From your explanations, I still don't see what the subscript then means in $\nabla_x$. If $C(x, y(x))$ implies the redefinition of $C(x,y)$ as a function $g(x)$, then the subscript of the gradient would be useless, right?
Therefore, my original idea:

From my point of view, this means that you take the partial derivative of $C(x,y)$ with respect to x and then insert $y(x_0)$ for $y$, and $x_0$ for $x$.

 

[PeroK]

Thanks for the responses!

The two of you seem to disagree about my own interpretation what to do.

@PeroK
I should have noted that $x$ and $y$ are each in $R^d$ so the partial derivatives should be gradients.
From your explanations, I still don't see what the subscript then means in $\nabla_x$. If $C(x, y(x))$ implies the redefinition of $C(x,y)$ as a function $g(x)$, then the subscript of the gradient would be useless, right?
Therefore, my original idea:

Okay, so you actually have a function of two vector variables: $C(\vec x, \vec y) = C(x_1, x_2, x_3, y_1, y_2, y_3)$.

There's the same issue. Are you first reducing $C$ to a function of a single vector $\vec x$, using $\vec y = \vec y(\vec x)$? Or, are you taking the gradient of $C$ with respect to $\vec x$ and then plugging in $\vec x_0, \vec y_0$?

Which one of these it is depends on the context of what you are doing.

 

[SchroedingersLion]

Okay, so you actually have a function of two vector variables: $C(\vec x, \vec y) = C(x_1, x_2, x_3, y_1, y_2, y_3)$.

There's the same issue. Are you first reducing $C$ to a function of a single vector $\vec x$, using $\vec y = \vec y(\vec x)$? Or, are you taking the gradient of $C$ with respect to $\vec x$ and then plugging in $\vec x_0, \vec y_0$?

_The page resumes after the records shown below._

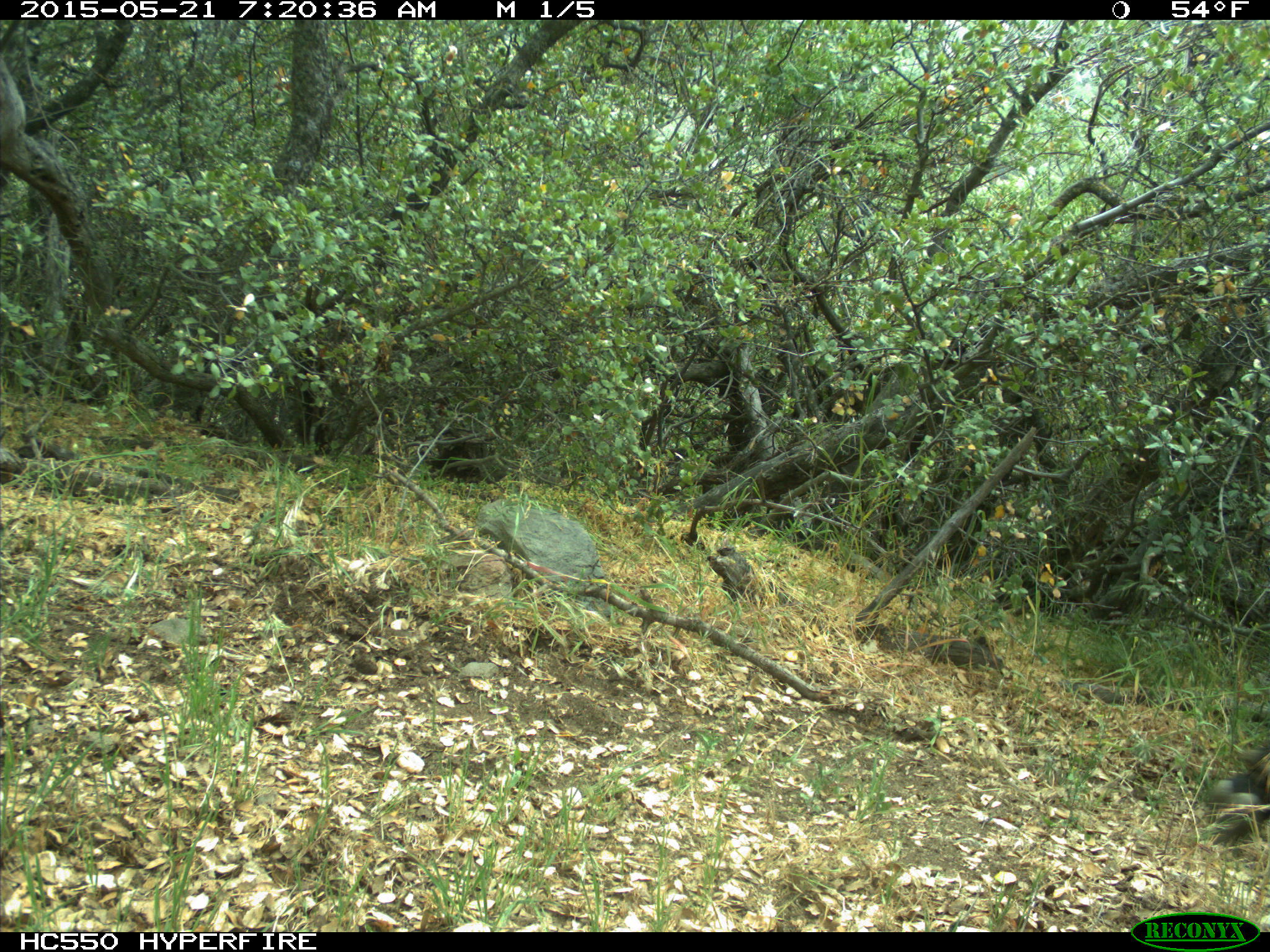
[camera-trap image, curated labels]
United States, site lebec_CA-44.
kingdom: Animalia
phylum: Chordata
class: Mammalia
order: Artiodactyla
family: Bovidae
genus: Bos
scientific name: Bos taurus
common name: domestic cow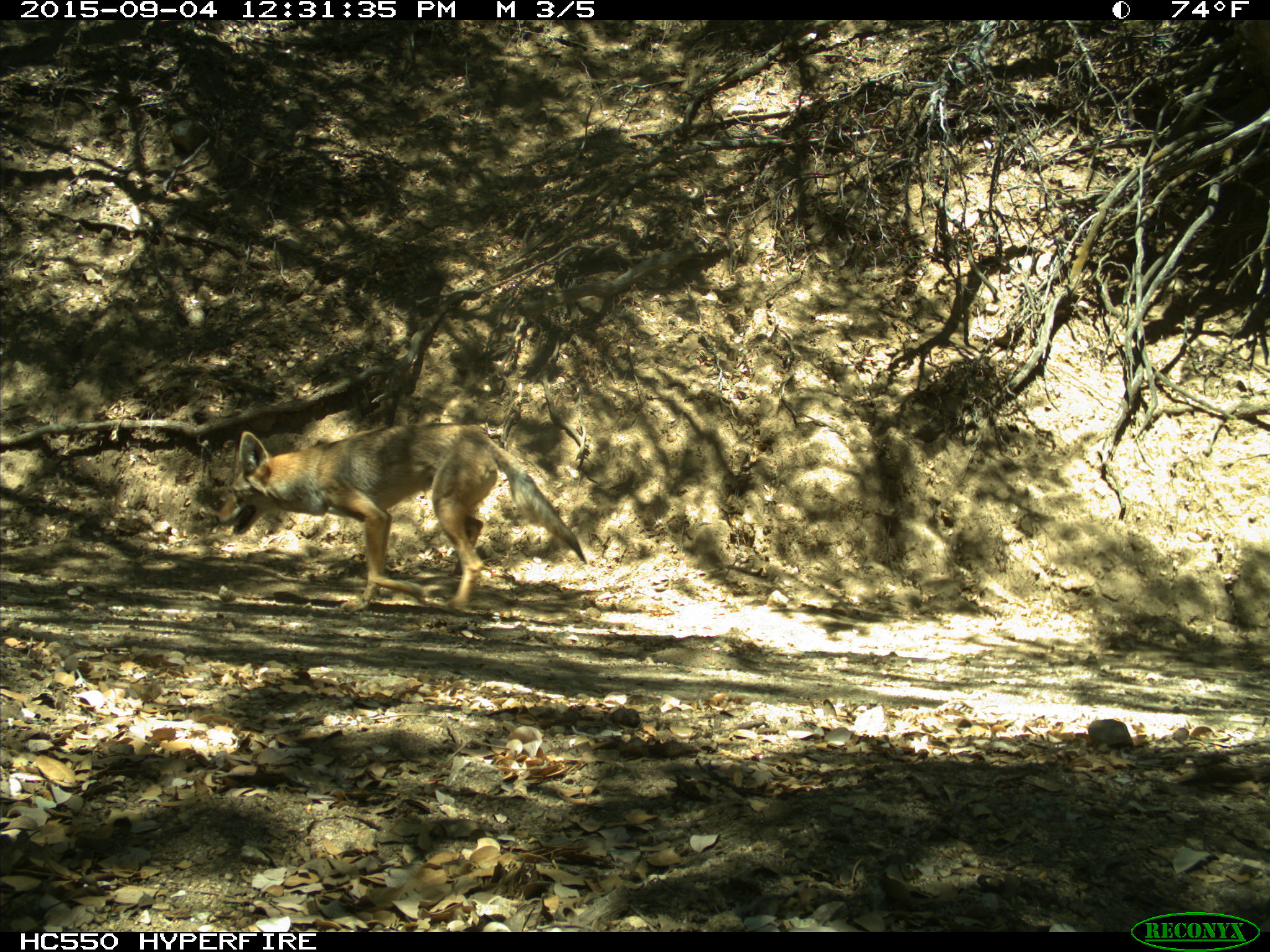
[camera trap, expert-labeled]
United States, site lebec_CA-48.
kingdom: Animalia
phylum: Chordata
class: Mammalia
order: Carnivora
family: Canidae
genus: Canis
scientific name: Canis latrans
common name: coyote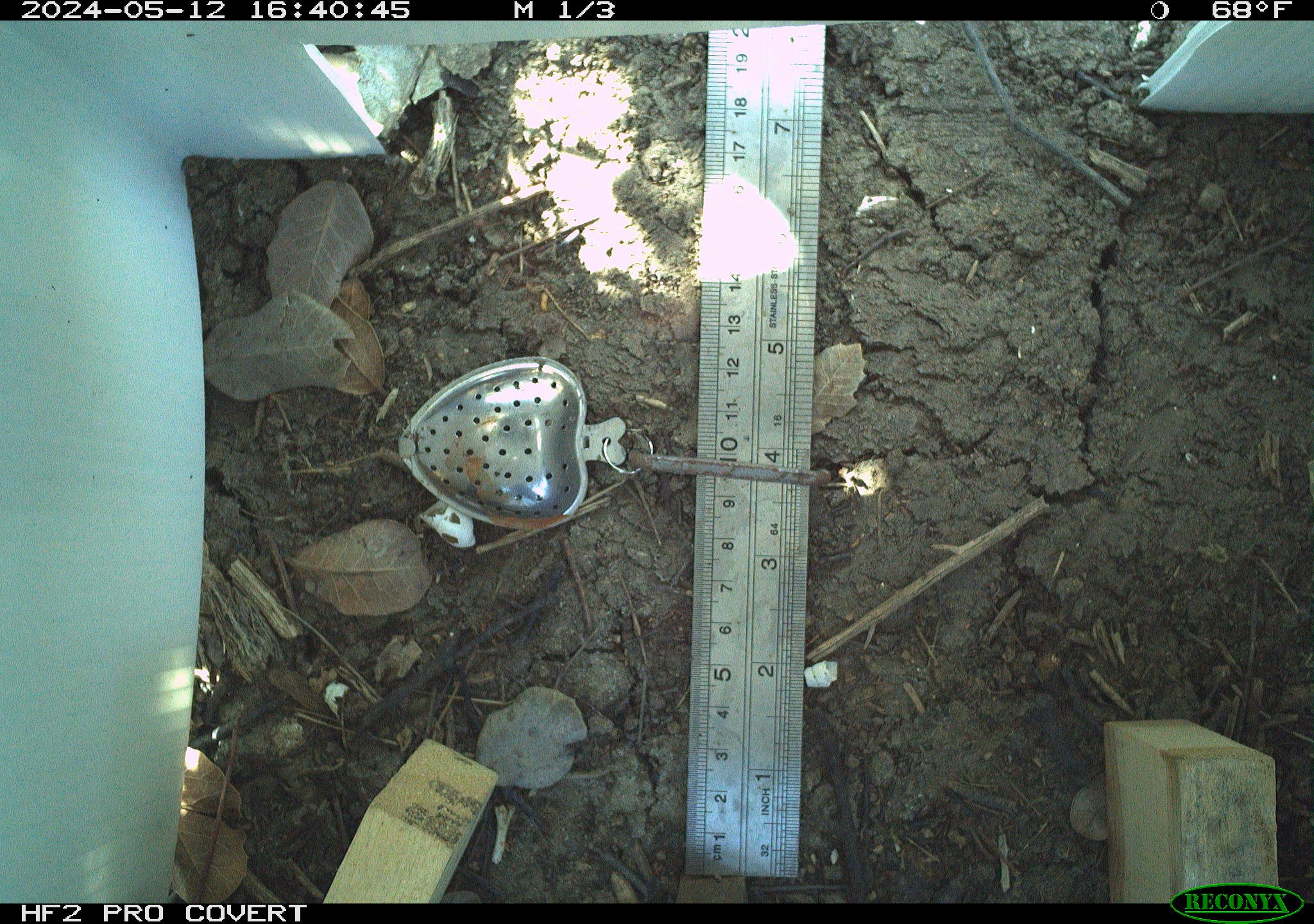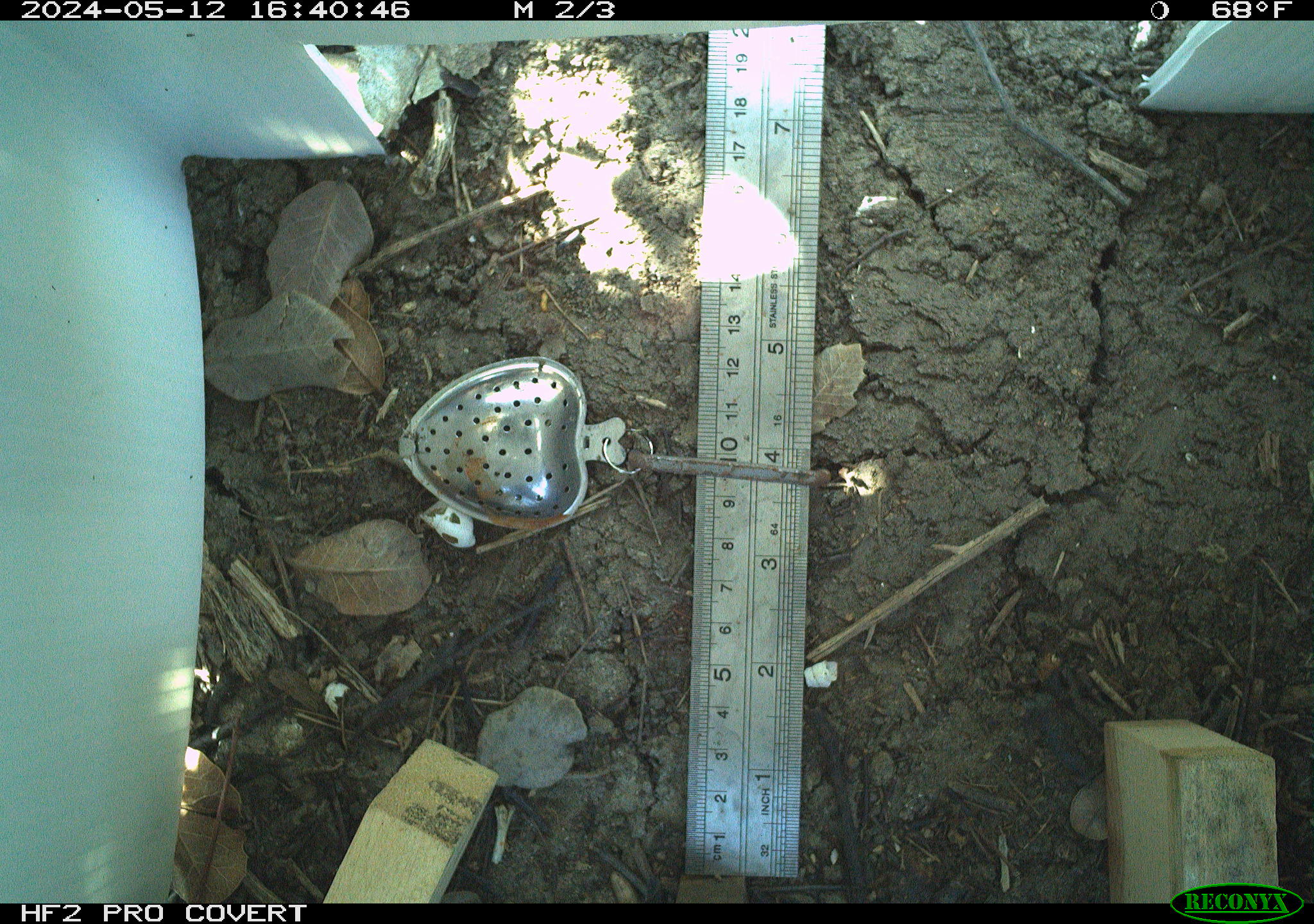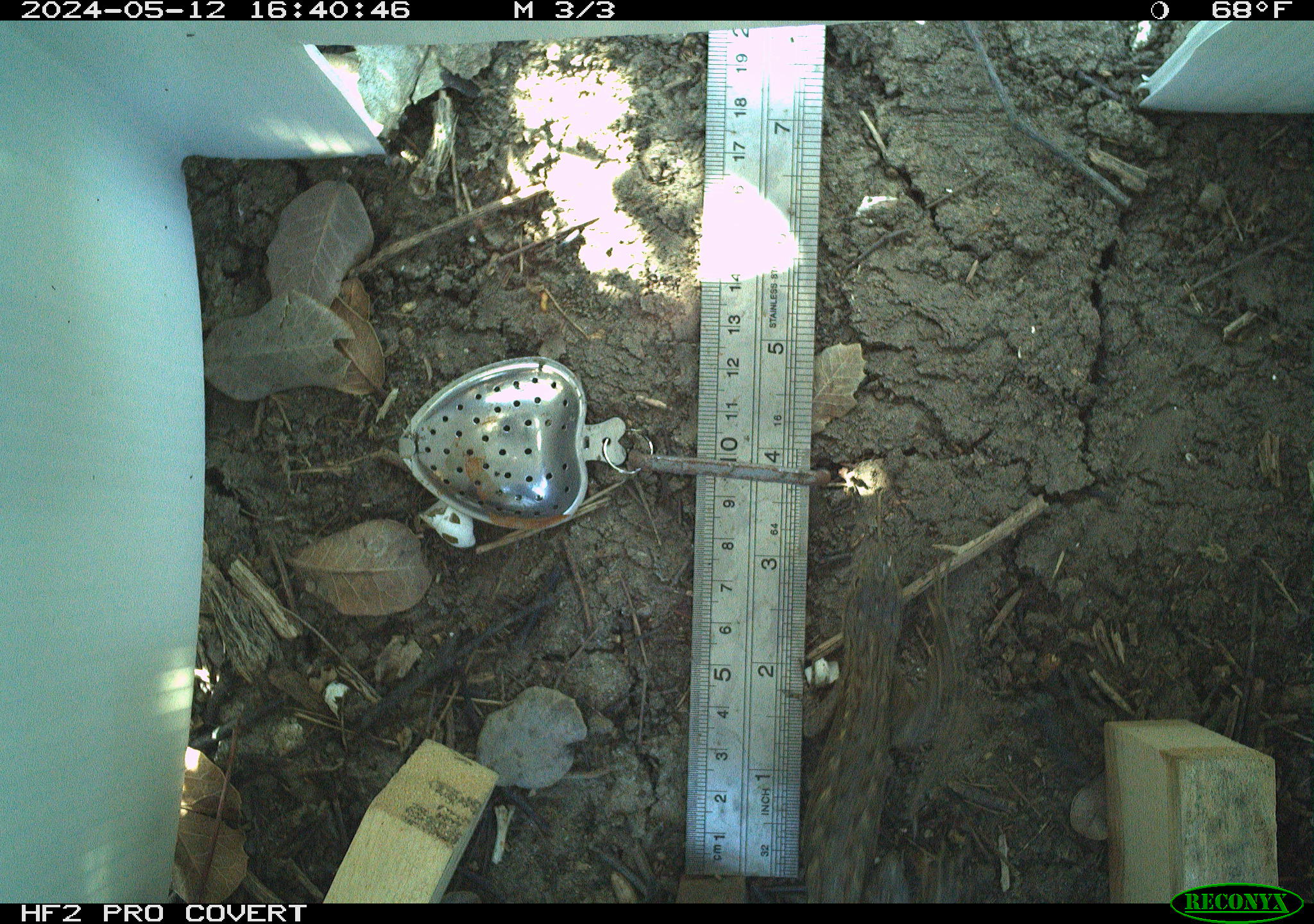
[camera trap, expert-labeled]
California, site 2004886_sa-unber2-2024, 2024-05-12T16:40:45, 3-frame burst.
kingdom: Animalia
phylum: Chordata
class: Reptilia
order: Squamata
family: Phrynosomatidae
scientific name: Phrynosomatidae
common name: phrynosomatid lizards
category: phrynosomatidae family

Which one of these it is depends on the context of what you are doing.

That's essentially what I don't know. I had hoped there was some clear convention =(

 

[PeroK]

That's essentially what I don't know. I had hoped there was some clear convention =(

I don't think it's a matter of convention. It's a matter of the author being unambiguous. You should be able to work out which one it is from what follows.